From the Father's HeartJesus moves ever closer to the cross. He had entered the holy city on Palm Sunday; now he speaks of His impending glorification. Glory will come to Jesus not in the way that princes are elevated to their thrones but by a cross which will lift up the Son of Man as the sacrifice for the sins of the world. Jesus speaks of His crucifixion as the purpose for which He came to this hour. This hour was in the mind of the Father from all eternity. So Luther’s hymn shows us the Father who beholds the misery and wretchedness of our sin “before the world’s foundation” and so there in mercy plans for my salvation. God “did not choose the easy part but gave His dearest treasure.” That treasure was and is His own Son, begotten of the Father from all eternity and born of the virgin Mary.” When God turned to you a Father’s heart, He gave you Jesus. He gave you His Son to be His Brother. When our hearts condemn us, we indeed have One who is greater than our hearts. We have God’s own heart. We have His Son crucified and raised.
"Possessed by Sin and Bound by Death"
Do you think that you are free?
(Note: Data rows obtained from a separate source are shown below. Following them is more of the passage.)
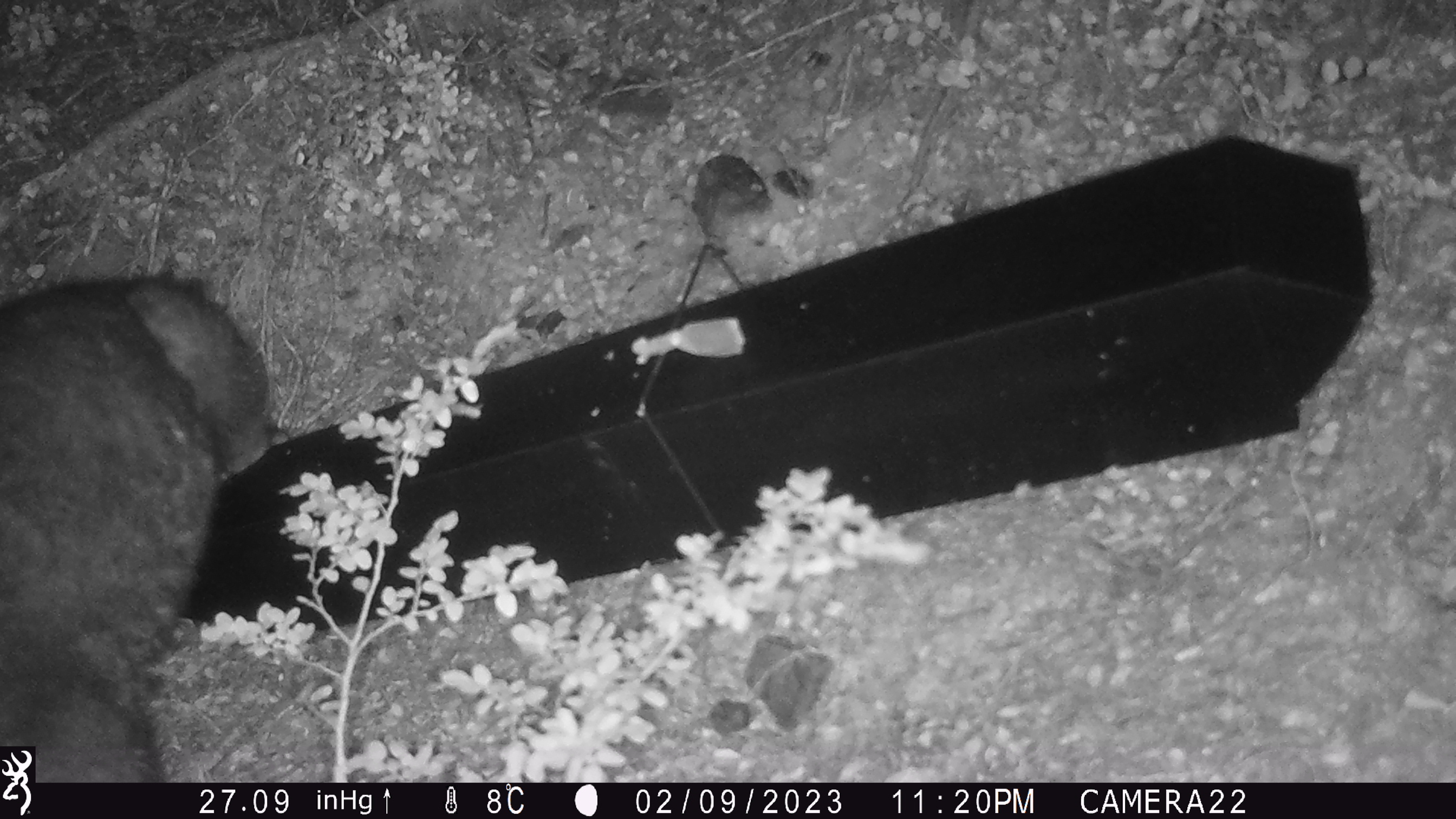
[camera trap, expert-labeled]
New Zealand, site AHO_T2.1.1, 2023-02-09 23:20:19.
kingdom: Animalia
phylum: Chordata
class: Mammalia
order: Carnivora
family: Mustelidae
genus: Mustela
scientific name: Mustela erminea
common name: stoat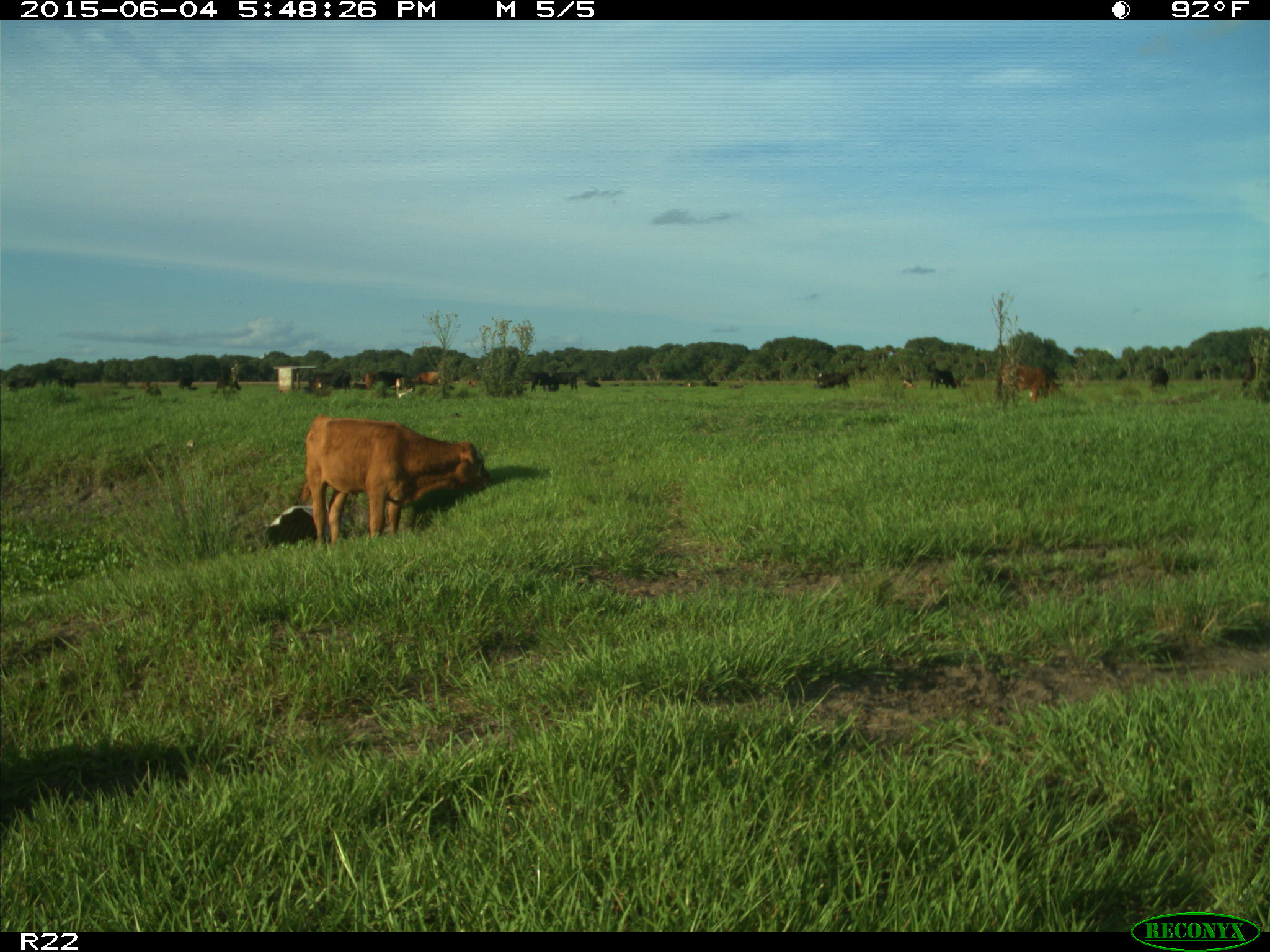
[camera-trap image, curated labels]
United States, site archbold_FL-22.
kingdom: Animalia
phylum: Chordata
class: Mammalia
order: Artiodactyla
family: Bovidae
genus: Bos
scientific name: Bos taurus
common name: domestic cow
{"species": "Bos taurus (domestic cow)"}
After all you live in “the land of the free and the home of the brave.” Our age champions personal liberty, interpreted to mean, you can do or become anything you please-perhaps with proviso that you don’t hurt anybody or interfere with their freedom. Autonomy (literally, a law to oneself) has become one of the watchwords of our public vocabulary, especially in the area of ethics. So sexual permissiveness, abortion and euthanasia are claimed as options in the increasingly unbounded arena of personal freedoms.
Are you free? Not really. Werner Elert, a Lutheran theologian of the last century spoken of autonomy as an unfulfilled illusion. But you are free, for the Son of God Himself has freed you from the curse of the law, the darkness of death, and condemnation of Satan. You are free-you need no longer live in enslavement to self. An old hymn has us sing “Make me a captive, Lord, and then I shall be free.” And that is the wonder of our freedom in Christ. Freedom is not to be found in living as though God did not exist so that we can be who and what we will to be. Freedom is found only in Christ. Shortly before his death, Luther scribbled a few words on a scrap of paper found in his vest pocket after he died. The note read, in part: “We are beggars. It is true.” The tired, worn-out old man knew the truth that before God we can stand only as beggars, but beggars set free to live by faith in the gracious promises of a merciful God. Freedom is found only in Jesus’ words. “If you continue in my word, you are truly my disciples, and you will know the truth and the truth will set you free.”